PAYG Tax System

The PAYG income tax system does not only capture salary earners, but also those with extra investment income and business income via quarterly tax notices.

We have recently had a number of concerned clients call us in regard to their large June 2016 tax instalment notices, due 28 July this year.

By way of explanation, the June notice is meant to capture all the income tax payable (or the anticipated final balance) for the previous year, 2016. This is received in advance and credited against the assessed tax when the 2016 Tax Return is lodged.  Often these PAYG Tax notices generate soon after the lodging of the 2015 tax return when clients may still be paying off 2015 bills.

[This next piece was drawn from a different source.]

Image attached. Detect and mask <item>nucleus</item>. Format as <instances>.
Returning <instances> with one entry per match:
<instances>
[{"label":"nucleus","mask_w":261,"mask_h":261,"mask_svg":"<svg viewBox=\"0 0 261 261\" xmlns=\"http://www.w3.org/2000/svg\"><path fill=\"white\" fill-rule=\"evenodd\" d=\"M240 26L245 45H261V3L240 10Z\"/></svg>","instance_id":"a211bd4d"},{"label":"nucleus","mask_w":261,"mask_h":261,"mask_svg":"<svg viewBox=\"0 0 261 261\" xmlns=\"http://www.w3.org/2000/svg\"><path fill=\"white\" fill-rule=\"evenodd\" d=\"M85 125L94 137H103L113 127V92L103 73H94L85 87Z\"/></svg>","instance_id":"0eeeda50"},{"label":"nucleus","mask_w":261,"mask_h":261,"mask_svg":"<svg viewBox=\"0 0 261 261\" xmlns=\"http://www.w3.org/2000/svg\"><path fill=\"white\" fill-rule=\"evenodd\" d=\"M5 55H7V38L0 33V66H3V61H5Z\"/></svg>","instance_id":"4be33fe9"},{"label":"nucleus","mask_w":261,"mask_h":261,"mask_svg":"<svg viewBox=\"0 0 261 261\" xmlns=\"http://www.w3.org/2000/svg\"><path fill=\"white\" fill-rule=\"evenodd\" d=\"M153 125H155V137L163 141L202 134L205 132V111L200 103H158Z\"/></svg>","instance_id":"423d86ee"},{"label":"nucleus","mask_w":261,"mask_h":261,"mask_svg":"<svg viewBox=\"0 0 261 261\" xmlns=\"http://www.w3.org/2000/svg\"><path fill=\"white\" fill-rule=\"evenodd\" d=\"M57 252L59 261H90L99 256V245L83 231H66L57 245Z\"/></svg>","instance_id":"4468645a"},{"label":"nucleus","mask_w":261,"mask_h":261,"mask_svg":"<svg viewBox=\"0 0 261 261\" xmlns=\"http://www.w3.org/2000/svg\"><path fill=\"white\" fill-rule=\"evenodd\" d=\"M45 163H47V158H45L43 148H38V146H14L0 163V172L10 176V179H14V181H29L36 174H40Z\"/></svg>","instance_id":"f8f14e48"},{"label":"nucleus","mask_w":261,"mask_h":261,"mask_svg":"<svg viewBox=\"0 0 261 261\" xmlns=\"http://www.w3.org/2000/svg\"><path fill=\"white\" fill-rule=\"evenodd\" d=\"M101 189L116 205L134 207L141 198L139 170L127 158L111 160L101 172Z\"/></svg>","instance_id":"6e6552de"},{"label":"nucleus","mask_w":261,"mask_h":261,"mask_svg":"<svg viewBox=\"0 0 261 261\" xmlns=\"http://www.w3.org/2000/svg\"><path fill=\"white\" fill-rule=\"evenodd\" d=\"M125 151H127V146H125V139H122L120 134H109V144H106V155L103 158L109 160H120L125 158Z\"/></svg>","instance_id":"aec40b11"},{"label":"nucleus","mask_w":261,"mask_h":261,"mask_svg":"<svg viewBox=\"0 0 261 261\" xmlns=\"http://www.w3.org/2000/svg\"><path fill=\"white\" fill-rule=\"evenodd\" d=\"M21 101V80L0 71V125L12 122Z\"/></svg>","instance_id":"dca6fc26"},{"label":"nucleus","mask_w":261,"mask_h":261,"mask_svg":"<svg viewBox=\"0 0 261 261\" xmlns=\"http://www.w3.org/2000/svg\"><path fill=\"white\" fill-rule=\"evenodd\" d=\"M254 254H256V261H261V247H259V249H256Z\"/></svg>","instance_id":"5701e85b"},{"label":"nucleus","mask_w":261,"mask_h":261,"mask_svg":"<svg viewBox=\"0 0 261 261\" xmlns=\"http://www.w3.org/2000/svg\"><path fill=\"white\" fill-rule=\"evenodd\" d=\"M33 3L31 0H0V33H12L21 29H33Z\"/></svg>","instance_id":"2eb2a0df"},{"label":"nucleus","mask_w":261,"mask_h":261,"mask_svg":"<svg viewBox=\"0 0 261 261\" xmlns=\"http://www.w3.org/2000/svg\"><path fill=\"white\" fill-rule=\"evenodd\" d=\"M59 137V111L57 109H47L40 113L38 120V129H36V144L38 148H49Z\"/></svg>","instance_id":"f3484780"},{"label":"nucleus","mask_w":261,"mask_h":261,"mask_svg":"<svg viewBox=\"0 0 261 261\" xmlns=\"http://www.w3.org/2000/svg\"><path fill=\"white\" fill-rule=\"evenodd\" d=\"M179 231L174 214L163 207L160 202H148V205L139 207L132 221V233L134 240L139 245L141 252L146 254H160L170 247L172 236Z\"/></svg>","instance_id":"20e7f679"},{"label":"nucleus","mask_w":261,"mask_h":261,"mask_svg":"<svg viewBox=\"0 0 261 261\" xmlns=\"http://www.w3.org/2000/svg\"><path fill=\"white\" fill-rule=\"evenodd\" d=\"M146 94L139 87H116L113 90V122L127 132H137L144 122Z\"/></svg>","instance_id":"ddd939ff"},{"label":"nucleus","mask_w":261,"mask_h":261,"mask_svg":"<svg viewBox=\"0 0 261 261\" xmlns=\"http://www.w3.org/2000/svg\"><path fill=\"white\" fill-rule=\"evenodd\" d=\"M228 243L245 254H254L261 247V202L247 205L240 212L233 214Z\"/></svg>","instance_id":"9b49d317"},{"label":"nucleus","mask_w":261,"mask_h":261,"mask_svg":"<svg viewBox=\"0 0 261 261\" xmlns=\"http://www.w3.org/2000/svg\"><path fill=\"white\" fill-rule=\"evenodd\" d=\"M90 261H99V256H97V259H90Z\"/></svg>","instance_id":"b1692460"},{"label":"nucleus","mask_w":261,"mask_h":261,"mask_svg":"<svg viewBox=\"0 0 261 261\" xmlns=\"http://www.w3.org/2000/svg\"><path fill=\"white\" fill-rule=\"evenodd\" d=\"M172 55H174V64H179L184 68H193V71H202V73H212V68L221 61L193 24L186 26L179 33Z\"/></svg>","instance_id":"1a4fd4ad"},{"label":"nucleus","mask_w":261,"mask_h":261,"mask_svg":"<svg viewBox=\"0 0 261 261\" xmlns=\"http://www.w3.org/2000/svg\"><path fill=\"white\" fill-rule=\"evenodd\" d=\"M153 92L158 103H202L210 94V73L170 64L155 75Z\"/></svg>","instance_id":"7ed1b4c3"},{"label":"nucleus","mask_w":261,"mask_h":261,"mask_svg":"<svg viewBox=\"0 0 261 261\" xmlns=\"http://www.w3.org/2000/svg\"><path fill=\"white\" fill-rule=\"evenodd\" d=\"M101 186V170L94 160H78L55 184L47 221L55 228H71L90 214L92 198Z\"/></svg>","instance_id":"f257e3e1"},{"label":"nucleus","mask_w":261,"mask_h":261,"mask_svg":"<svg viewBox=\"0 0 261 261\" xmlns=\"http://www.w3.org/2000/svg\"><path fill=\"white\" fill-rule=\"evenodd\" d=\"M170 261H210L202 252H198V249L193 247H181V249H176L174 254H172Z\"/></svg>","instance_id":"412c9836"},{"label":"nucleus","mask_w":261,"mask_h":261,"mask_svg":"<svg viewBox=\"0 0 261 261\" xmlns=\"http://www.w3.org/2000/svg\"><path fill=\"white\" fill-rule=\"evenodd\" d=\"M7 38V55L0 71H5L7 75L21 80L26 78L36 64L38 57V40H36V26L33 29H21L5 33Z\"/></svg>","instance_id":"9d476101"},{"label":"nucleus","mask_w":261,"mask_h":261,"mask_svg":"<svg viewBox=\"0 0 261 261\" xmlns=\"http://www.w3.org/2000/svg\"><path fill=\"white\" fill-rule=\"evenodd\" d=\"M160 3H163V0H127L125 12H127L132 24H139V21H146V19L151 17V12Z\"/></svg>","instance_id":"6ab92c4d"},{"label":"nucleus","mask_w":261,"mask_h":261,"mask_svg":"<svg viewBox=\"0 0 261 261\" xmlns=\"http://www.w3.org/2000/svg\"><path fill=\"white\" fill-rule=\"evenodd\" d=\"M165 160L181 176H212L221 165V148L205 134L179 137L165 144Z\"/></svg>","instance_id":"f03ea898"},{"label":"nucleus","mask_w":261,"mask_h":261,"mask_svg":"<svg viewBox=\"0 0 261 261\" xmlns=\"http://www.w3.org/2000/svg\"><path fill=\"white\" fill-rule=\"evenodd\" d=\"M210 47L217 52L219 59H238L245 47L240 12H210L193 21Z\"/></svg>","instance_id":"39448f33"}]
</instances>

We completely understand that this double whammy of tax coming virtually concurrently can present cash flow problems for clients.

 

So what can be done to manage your PAYG tax instalments?

 

  1. Firstly, review the amount of tax being asked for in the notice and check with your accountant whether this amount can be varied downward based upon what you know about your 2016 estimated income. It is essential though that any variation is lodged with the tax office prior to the due date of the notice.
  2. In the event the tax is due and payable, arrange a payment plan with the ATO to cover a reasonable time frame. In our experience the ATO can be reasonably generous with this and 12-month time frames are not uncommon.

 

As a final piece of bad news, beware that instalments to cover the 2016/2017 year can become due from the September Quarter onwards so this should be planned for.

I hope this information has been helpful in assisting you to understand the timing issues associated with tax payable on business and investment income.